> **Aim of the exercise**
Update the rows below by replacing every "wooden beam" with "timber beam" and writing them out again with everything else unchanged.

> **The records**
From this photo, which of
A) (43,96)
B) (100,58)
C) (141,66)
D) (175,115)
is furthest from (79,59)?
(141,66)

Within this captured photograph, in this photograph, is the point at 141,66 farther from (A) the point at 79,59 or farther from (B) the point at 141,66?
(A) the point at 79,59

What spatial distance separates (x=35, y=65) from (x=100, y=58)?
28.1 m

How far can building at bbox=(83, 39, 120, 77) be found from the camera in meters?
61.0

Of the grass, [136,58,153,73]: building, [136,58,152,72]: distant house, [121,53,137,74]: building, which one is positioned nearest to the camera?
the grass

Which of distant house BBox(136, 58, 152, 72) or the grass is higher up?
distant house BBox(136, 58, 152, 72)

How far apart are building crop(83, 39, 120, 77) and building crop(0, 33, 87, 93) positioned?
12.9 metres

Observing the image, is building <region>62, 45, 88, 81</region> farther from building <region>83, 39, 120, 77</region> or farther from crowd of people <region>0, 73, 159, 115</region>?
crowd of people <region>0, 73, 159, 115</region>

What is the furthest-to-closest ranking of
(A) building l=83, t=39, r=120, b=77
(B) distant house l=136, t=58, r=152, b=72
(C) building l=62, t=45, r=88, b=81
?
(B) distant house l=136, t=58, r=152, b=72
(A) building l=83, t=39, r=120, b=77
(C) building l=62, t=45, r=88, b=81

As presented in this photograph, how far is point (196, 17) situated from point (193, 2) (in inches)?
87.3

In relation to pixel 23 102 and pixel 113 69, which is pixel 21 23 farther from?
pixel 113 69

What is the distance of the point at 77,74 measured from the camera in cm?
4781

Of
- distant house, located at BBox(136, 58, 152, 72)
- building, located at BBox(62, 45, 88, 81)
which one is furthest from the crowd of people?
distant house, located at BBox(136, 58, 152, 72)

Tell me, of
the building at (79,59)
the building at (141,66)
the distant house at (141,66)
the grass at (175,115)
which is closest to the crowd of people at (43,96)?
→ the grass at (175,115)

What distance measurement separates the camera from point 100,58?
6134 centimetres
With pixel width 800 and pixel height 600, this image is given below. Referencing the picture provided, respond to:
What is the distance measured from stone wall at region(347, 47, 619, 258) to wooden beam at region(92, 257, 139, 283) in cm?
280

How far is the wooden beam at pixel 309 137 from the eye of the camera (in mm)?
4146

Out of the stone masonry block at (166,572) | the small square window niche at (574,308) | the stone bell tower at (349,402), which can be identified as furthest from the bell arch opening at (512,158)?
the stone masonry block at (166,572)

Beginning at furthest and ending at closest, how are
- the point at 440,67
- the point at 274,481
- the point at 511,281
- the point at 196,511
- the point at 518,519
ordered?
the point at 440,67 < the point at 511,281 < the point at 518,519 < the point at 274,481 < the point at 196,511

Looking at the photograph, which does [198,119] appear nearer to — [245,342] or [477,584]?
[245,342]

> **In response**
From this photo, which of
A) (43,96)
B) (100,58)
C) (141,66)
D) (175,115)
is furthest from (79,59)?
(141,66)

Within this captured photograph, in this photograph, is the point at 141,66 farther from (A) the point at 79,59 or farther from (B) the point at 141,66?
(A) the point at 79,59

What spatial distance separates (x=35, y=65) from (x=100, y=58)?
28.1 m

How far can building at bbox=(83, 39, 120, 77) be found from the camera in meters?
61.0

Of the grass, [136,58,153,73]: building, [136,58,152,72]: distant house, [121,53,137,74]: building, which one is positioned nearest to the camera?
the grass

Which of distant house BBox(136, 58, 152, 72) or the grass is higher up?
distant house BBox(136, 58, 152, 72)

How far apart are building crop(83, 39, 120, 77) and building crop(0, 33, 87, 93) positioned?
12.9 metres

Observing the image, is building <region>62, 45, 88, 81</region> farther from building <region>83, 39, 120, 77</region> or farther from crowd of people <region>0, 73, 159, 115</region>?
crowd of people <region>0, 73, 159, 115</region>

What is the furthest-to-closest ranking of
(A) building l=83, t=39, r=120, b=77
(B) distant house l=136, t=58, r=152, b=72
(C) building l=62, t=45, r=88, b=81
?
(B) distant house l=136, t=58, r=152, b=72
(A) building l=83, t=39, r=120, b=77
(C) building l=62, t=45, r=88, b=81

As presented in this photograph, how far is point (196, 17) situated from point (193, 2) (in inches)?
87.3

In relation to pixel 23 102 and pixel 113 69, which is pixel 21 23 farther from?
pixel 113 69

What is the distance of the point at 77,74 measured from the camera in cm?
4781

Of
- distant house, located at BBox(136, 58, 152, 72)
- building, located at BBox(62, 45, 88, 81)
which one is furthest from the crowd of people?
distant house, located at BBox(136, 58, 152, 72)

Tell me, of
the building at (79,59)
the building at (141,66)
the distant house at (141,66)
the grass at (175,115)
which is closest to the crowd of people at (43,96)?
→ the grass at (175,115)

What distance measurement separates the camera from point 100,58?
6134 centimetres
With pixel width 800 and pixel height 600, this image is given below. Referencing the picture provided, respond to:
What is the distance measured from stone wall at region(347, 47, 619, 258) to timber beam at region(92, 257, 139, 283) in cm?
280

How far is the timber beam at pixel 309 137 from the eye of the camera (in mm)?
4146

Out of the stone masonry block at (166,572) | the small square window niche at (574,308) | the stone bell tower at (349,402), which can be identified as furthest from the bell arch opening at (512,158)?
the stone masonry block at (166,572)

Beginning at furthest and ending at closest, how are
- the point at 440,67
- the point at 274,481
- the point at 511,281
- the point at 196,511
- the point at 518,519
ordered?
the point at 440,67 < the point at 511,281 < the point at 518,519 < the point at 274,481 < the point at 196,511

Looking at the photograph, which does [198,119] appear nearer to — [245,342] or [477,584]?
[245,342]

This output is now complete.